▸ **Verilen problem 1**
Sınır köyünü anlatan metne göre Mustafa kaç yaşında?
▸ **Verilen problem 2**
Kayıtlarda "Is <box>0,212,359,431</box>: white" ifadesini içeren satırdan "5.38 metres" ifadesini içeren satıra kadar her şeyi, iki uç satır da dahil olmak üzere aynen kopyalayın. Resimleri lütfen yanıta koymayın.

▸ **Belge bölümü**
►
Sorunsuz geçmemize rağmen arabayı süren Mustafa, sinirli. Kimlik sormaları gerekiyor diyor, içimizden birileri karşıya IŞİD saflarına geçmek için de burada olabilirdi diye ekliyor. Güneydoğu'da devletin yokluğundan şikayet ediyor sürekli. Buralar böyle, ne bir hizmet ne bir güvenlik var diye yakınıyor.

SOLUMUZ IŞİD, SAĞIMIZ YPG...

Yolları aydınlatan tek ışık askeri araçların geçerken yaktıkları farlar. Tam sınırdayız. 10 metre ötede çitler var. Çitlerin Suriye tarafı Kobani'den Türkiye'ye geçiş sırasında içeriye alınmayan arabalar ile dolu. Karşıda da Miştenur tepesi, IŞİD o kadar yakın. Sürekli telefonlarımızı kapatmamız gerektiği konusunda uyarıyorlar, ses ve ışık olmaması açısından. İlerideki bir çatışmadan mermilerin isabet edebileceği kadar yakın bir noktadayız ne de olsa. Burası tam cephenin olduğu yer. Solumuz IŞİD kontrolünde sağımız ise Peşmerge ve YPG.

IŞİD'E GEÇİŞLERİ ENGELLEMEK İÇİN KÖYLERİNİ TERK ETMİYORLAR


Askeri jetleri göremiyoruz ama sesleri epey duyuluyor. Bombalar düştüğünde ise yaslandığımız duvarın sarsıntısı hepimizi ürkütüyor. Köyde hala en az 10 hane var. Askerler tarafından evlerini boşaltmaları gerektiği konusunda uyarılmalarına rağmen çıkmak istemediklerini söylüyorlar. Neden diyoruz, kendileri de giderse bölgenin daha tehlikeli olabileceğini düşündüklerini anlatıyorlar. Bulunduğumuz köyün tam karşısı IŞİD tarafından kontrol edildiği için, köyün boş olması durumunda içeriye giriş çıkışların olacağından endişeliler.

SINIRDA NÖBET

Bölgenin Türk askerleri tarafından kontrol edilmesine rağmen birçok kişi nöbet tutuyor sınırda, askere görünmeden. 23 yaşındaki Mustafa, yapılan nöbetlere daimi olarak katıldığını söylüyor. Suruç'un içinde üzerinde envai çeşit uyuşturucu bulunan birini yakaladıklarını ve Akçakale'den Rakka'ya gideceğini itiraf ettirdiklerini anlatıyor Sonra ne oldu diyoruz, daha fazla konuşmak istemiyor. Çok tehlikeli burası diyor ve susuyor.

Gecenin karanlığında gergin bir bekleyişle bulunduğumuz bu noktaya sabah dönmek üzere ayrılıyoruz. Mustafa bizi evinde ağırlıyor, ailesinden ablası ve kendisi hariç hiç kimseyle aynı dile konuşamamıza rağmen çok sıcak ve içten bir akşam geçirip, bütün misafirperverliklerine hayran olarak uyuyoruz. Her ne kadar güneydoğu toplumları zihnimize muhafazakar olarak kazınsa da Mustafa'nın ablası ve annesi de bizimle aynı odada yatacaklarını söyleyince biraz şaşırıyoruz. Kadınlı eRkekli hiçbir sorun olmadan aynı odada odun sobası eşliğinde uyuyoruz.
◄
[Uzamsal akıl yürütme kayıtları]
►
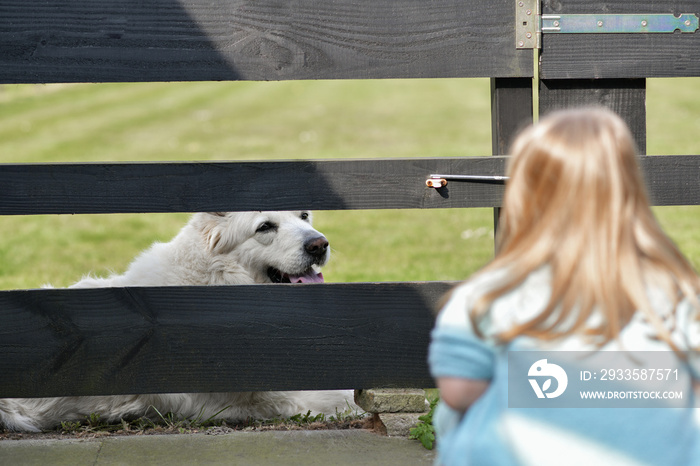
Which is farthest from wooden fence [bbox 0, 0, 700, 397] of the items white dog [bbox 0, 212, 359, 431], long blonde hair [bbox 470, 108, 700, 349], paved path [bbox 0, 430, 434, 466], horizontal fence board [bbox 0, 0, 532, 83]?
long blonde hair [bbox 470, 108, 700, 349]

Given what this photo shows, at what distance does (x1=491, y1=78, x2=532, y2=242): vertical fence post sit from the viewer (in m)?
3.12

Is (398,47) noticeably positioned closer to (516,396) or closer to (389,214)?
(516,396)

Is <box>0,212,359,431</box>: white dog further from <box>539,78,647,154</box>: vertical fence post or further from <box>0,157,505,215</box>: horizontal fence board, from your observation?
<box>539,78,647,154</box>: vertical fence post

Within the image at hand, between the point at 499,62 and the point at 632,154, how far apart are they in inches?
56.8

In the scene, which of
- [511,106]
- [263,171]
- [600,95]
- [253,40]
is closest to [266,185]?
[263,171]

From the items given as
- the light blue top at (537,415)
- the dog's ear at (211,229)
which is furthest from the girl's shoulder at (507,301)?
the dog's ear at (211,229)

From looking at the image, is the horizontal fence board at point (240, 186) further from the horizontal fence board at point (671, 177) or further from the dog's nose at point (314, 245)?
the dog's nose at point (314, 245)

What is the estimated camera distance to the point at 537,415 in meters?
1.67

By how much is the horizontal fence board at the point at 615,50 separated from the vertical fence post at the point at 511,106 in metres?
0.12

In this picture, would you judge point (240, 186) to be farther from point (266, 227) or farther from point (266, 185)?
point (266, 227)

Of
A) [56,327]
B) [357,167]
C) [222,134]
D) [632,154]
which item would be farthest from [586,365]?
[222,134]

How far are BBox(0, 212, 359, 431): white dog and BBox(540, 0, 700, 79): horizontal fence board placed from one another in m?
1.82

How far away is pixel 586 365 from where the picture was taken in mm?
1744

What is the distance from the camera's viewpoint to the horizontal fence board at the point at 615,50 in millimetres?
3031
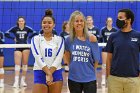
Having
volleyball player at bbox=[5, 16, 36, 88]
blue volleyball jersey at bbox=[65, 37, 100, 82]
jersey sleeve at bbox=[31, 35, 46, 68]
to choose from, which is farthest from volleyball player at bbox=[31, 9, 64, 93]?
volleyball player at bbox=[5, 16, 36, 88]

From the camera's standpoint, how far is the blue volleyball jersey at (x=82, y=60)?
5.38 metres

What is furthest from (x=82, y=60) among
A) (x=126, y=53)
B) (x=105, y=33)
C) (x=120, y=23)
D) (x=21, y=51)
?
(x=105, y=33)

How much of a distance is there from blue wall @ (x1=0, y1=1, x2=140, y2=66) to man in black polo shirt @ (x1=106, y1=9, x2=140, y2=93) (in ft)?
32.1

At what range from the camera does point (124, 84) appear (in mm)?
5211

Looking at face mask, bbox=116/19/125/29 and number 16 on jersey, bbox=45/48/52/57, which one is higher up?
face mask, bbox=116/19/125/29

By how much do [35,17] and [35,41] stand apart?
30.5 ft

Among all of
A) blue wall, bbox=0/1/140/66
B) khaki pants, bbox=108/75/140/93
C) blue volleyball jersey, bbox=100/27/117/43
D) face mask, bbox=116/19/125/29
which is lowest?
khaki pants, bbox=108/75/140/93

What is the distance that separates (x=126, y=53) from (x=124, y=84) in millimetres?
437

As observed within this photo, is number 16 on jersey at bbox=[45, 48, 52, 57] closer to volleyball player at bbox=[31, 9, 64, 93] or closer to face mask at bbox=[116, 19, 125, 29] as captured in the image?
volleyball player at bbox=[31, 9, 64, 93]

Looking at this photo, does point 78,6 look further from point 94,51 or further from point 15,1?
point 94,51

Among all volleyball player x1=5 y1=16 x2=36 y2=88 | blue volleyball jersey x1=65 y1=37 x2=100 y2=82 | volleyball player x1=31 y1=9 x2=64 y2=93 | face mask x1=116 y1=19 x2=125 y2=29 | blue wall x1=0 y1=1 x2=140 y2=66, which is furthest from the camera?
blue wall x1=0 y1=1 x2=140 y2=66

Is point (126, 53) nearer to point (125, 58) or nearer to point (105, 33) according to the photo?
Result: point (125, 58)

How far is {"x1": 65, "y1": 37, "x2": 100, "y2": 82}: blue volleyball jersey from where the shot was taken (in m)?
5.38

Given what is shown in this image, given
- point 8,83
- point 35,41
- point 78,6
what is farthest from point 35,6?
◄
▸ **Doğru cevap 1**
Mustafa 23 yaşında.

▸ **Doğru cevap 2**
Is <box>0,212,359,431</box>: white dog further from <box>539,78,647,154</box>: vertical fence post or further from <box>0,157,505,215</box>: horizontal fence board, from your observation?
<box>539,78,647,154</box>: vertical fence post

Within the image at hand, between the point at 499,62 and the point at 632,154, how far apart are they in inches?
56.8

In the scene, which of
- [511,106]
- [263,171]
- [600,95]
- [253,40]
is closest to [266,185]?
[263,171]

From the items given as
- the light blue top at (537,415)
- the dog's ear at (211,229)
which is furthest from the girl's shoulder at (507,301)?
the dog's ear at (211,229)

From looking at the image, is the horizontal fence board at point (240, 186) further from the horizontal fence board at point (671, 177) or further from the dog's nose at point (314, 245)?
the dog's nose at point (314, 245)

What is the estimated camera distance to the point at 537,415 in meters?
1.67

By how much is the horizontal fence board at the point at 615,50 separated from the vertical fence post at the point at 511,106 in metres?
0.12

In this picture, would you judge point (240, 186) to be farther from point (266, 227) or farther from point (266, 185)?
point (266, 227)

Of
A) [56,327]
B) [357,167]
C) [222,134]
D) [632,154]
which item would be farthest from [586,365]?
[222,134]

How far are BBox(0, 212, 359, 431): white dog and BBox(540, 0, 700, 79): horizontal fence board placed from one another in m?
1.82

How far away is pixel 586 365 from where the picture was taken in mm?
1744

What is the distance from the camera's viewpoint to the horizontal fence board at the point at 615,50 in millimetres?
3031
Having
volleyball player at bbox=[5, 16, 36, 88]
blue volleyball jersey at bbox=[65, 37, 100, 82]
jersey sleeve at bbox=[31, 35, 46, 68]
to choose from, which is farthest from volleyball player at bbox=[31, 9, 64, 93]?
volleyball player at bbox=[5, 16, 36, 88]

From the camera's standpoint, how far is the blue volleyball jersey at (x=82, y=60)?
5.38 metres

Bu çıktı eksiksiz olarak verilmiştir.